April is Stress Awareness Month. It is a moment the HR and wellbeing world tends to mark with statistics about burnout and articles about resilience techniques. All of that is useful. But we wanted to do something a bit different this year.
We wanted to talk about what it looks like when things are going well.
We have just had the results of our latest quarterly engagement survey back. All members of the Ascend team took part. And the average score across five questions was 4.97 out of 5.
That is not a number we have put on a slide and called a win. It is what our people said, anonymously, when asked how they feel about coming to work.
What the survey asked
The five questions were straightforward.
- Are you proud to work here?
- Do you feel motivated to do your best?
- Do you see a future here?
- Are you aligned with where the company is going?
- Would you recommend this as a place to work?
The near-perfect scores are gratifying, but it is the comments that came with them that are more interesting.
Feedback from our team
One team member who had been with us for just two weeks at the time of the survey wrote that they already knew how much they could thrive here, and that having kind and helpful professionals around them made all the difference.
Another said they feel safe to be themselves.
A third mentioned that when they researched us before their interview, they saw that we talk about ‘always doing the right thing’ – and that this aligned with how they already wanted to work.
These are not things you can manufacture. You cannot write a values document and expect people to feel them. The connection has to come from something more consistent than that.
Why this matters beyond our own four walls
April is a useful moment to think honestly about workplace wellbeing, not just to acknowledge that stress exists, but to ask what causes it and what reduces it.
The research is fairly consistent on this. People experience more stress at work when expectations are unclear, when mistakes are met with blame rather than problem-solving, when they cannot see how their role fits the bigger picture, and when they feel like they are on their own with a difficult workload.
The opposite of each of those things is also true. Clarity, support, purpose and connection are not soft concepts. They are the conditions under which people do their best work.
That is what we try to build, and the survey suggests we are on the right path.
The connection between a settled team and good client outcomes
Payroll is a high-stakes and high-stress profession. Every month, real people’s salaries depend on the work our team does being accurate and on time. That requires concentration, expertise and a genuine commitment to the work.
It is very hard to bring that level of care to a job when you are anxious, disengaged, or unsure whether you are supported.

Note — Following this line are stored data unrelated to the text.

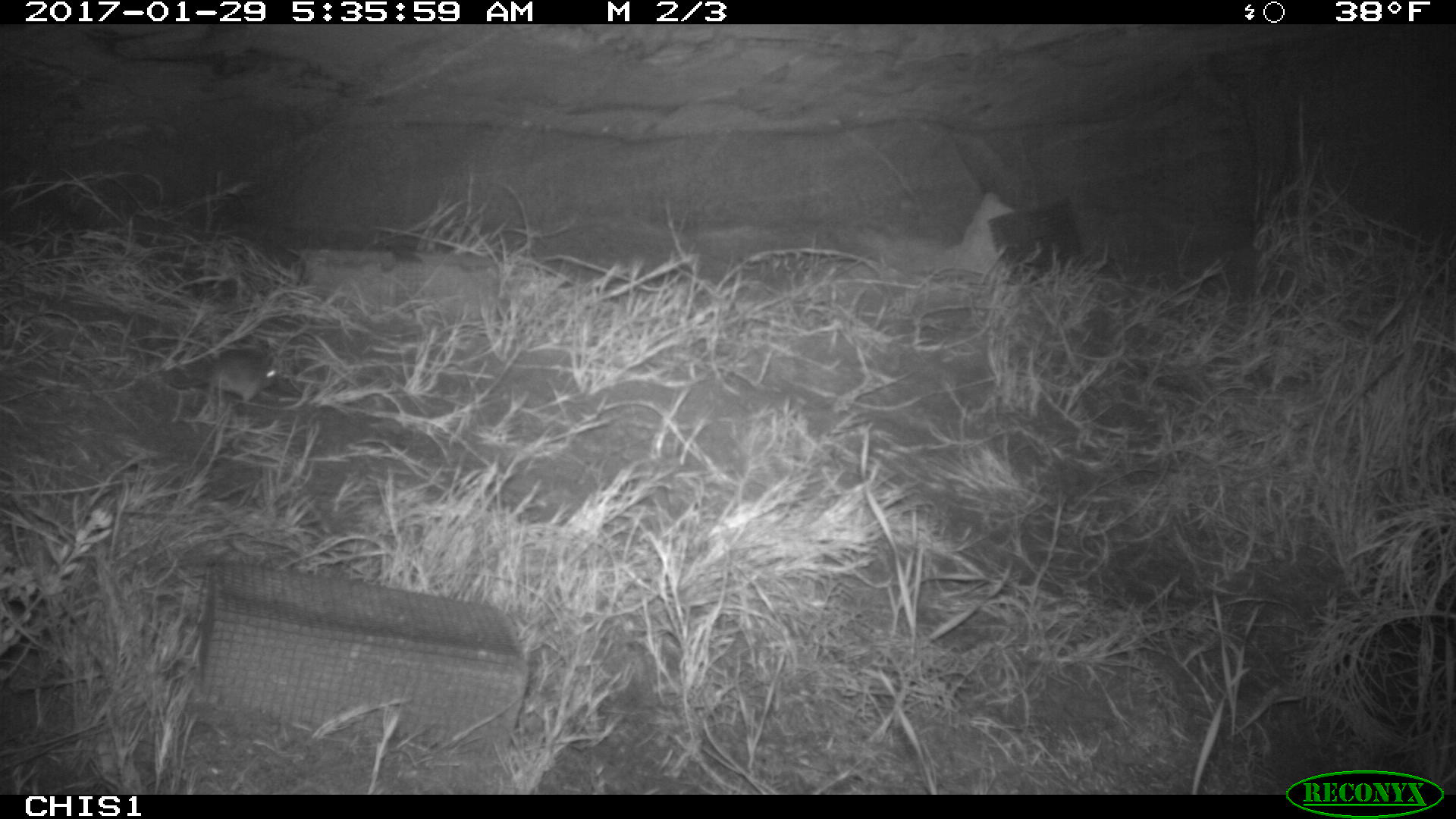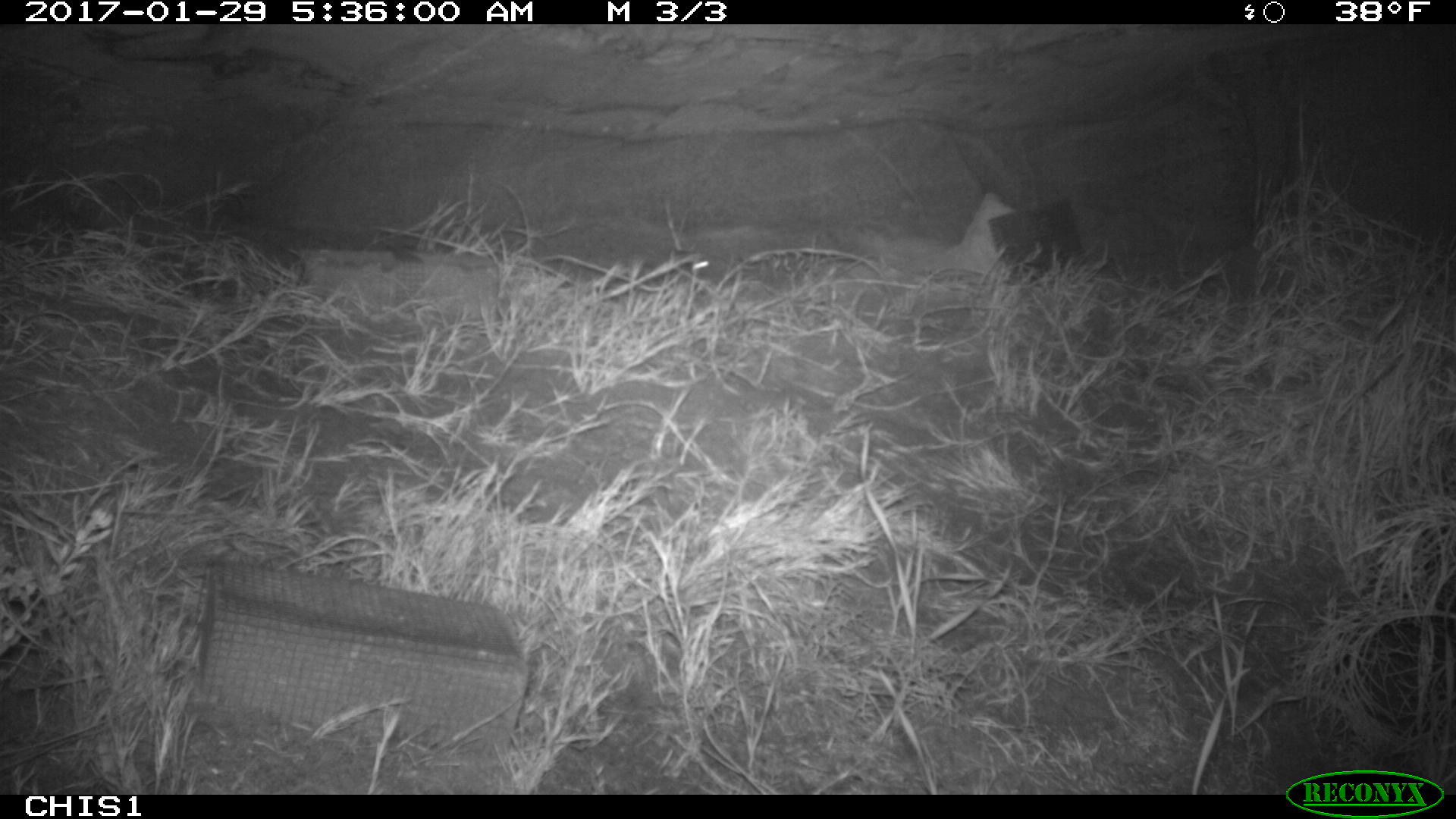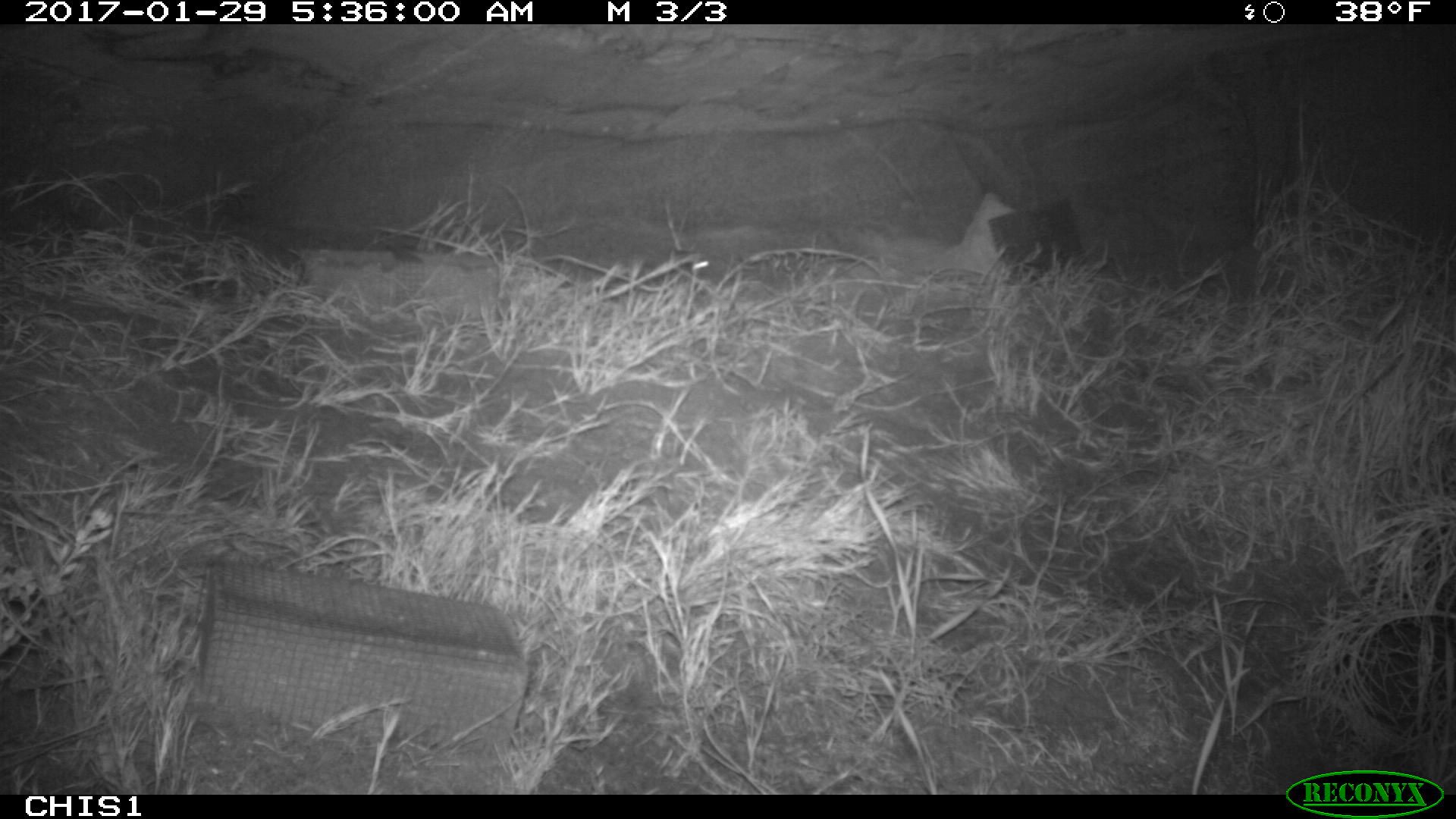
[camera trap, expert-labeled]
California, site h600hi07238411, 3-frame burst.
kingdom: Animalia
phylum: Chordata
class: Mammalia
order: Rodentia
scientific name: Rodentia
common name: rodent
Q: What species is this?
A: Rodent (Rodentia).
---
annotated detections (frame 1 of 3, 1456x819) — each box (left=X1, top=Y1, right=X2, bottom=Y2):
rodent: (left=158, top=350, right=279, bottom=403)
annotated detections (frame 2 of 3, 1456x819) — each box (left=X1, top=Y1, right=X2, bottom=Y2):
rodent: (left=639, top=249, right=712, bottom=290)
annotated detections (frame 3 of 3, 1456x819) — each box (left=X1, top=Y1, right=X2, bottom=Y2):
rodent: (left=686, top=255, right=730, bottom=280)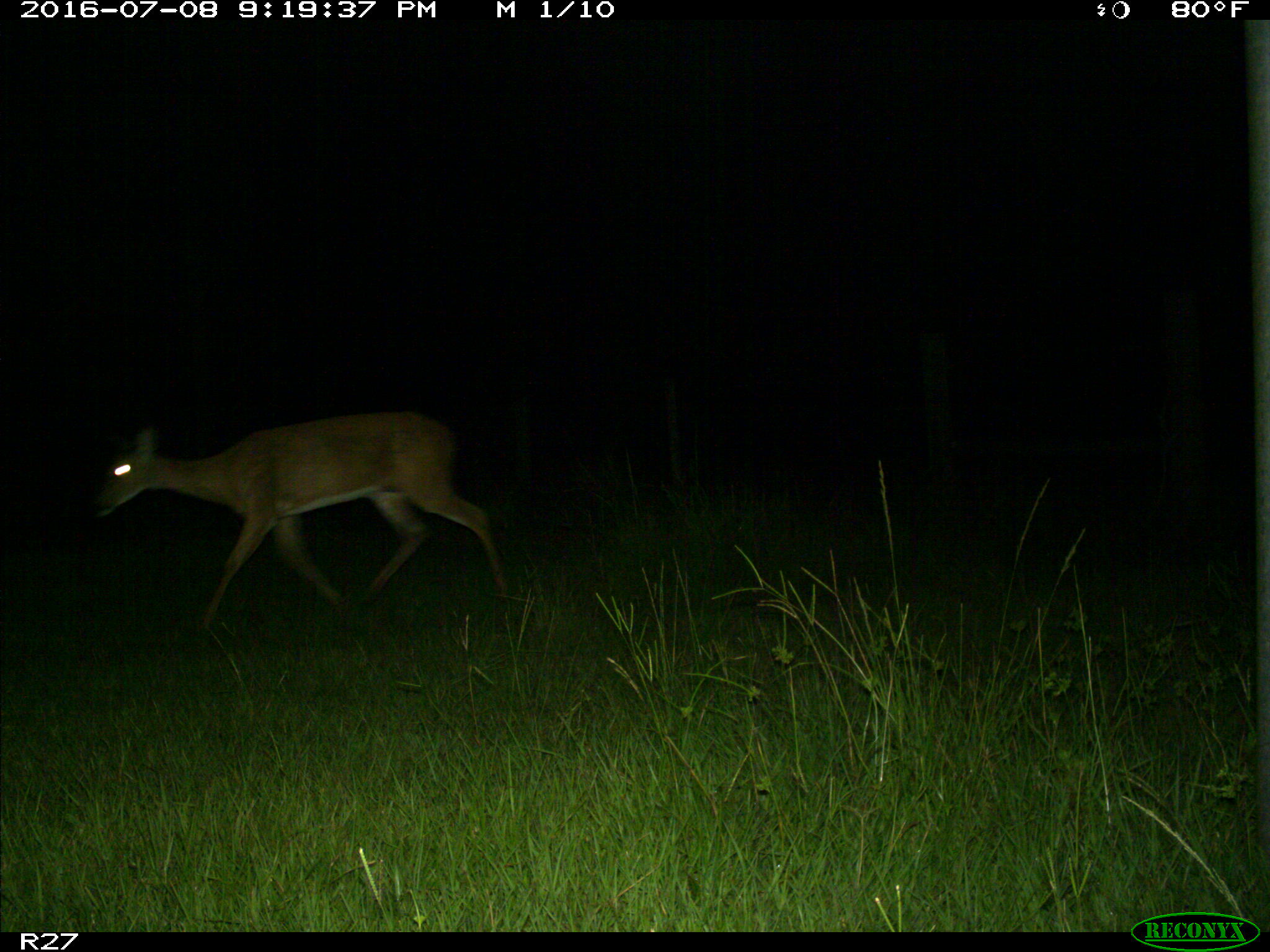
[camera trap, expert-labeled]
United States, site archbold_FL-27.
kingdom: Animalia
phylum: Chordata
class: Mammalia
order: Artiodactyla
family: Cervidae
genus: Odocoileus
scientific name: Odocoileus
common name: deer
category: unidentified deer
Unidentified deer (deer) (Odocoileus).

A team that feels informed, valued and connected to the purpose of the organisation is not just a nicer place to work, it is a more reliable one.
We think the two things are inseparable – the way we look after our team is part of how we look after our clients.
What we are working on
We do not think a good survey result means the work is done. If anything, it raises the bar for what comes next.
- We are continuing to invest in professional development and structured progression routes.
- We have apprentices in the team and are committed to giving them a proper career, not just a placement.
- We are a Living Wage employer
- We are clear about what we expect from everyone, including ourselves.
Our values framework is not a document we revisit once a year, or a set of posters on the wall. It shapes all our behaviours – how we run our days, how we handle problems, and how we make decisions when no one is watching.
A score of 4.97 tells us that people can feel the difference between values that are lived and values that are just a tick box exercise.
A note for this month
If you are thinking about workplace wellbeing this April, the best starting point is probably the simplest one. Ask your people how they feel, listen to what they tell you and then do something with the answer.
Not because it is Stress Awareness Month. Because it matters, every month.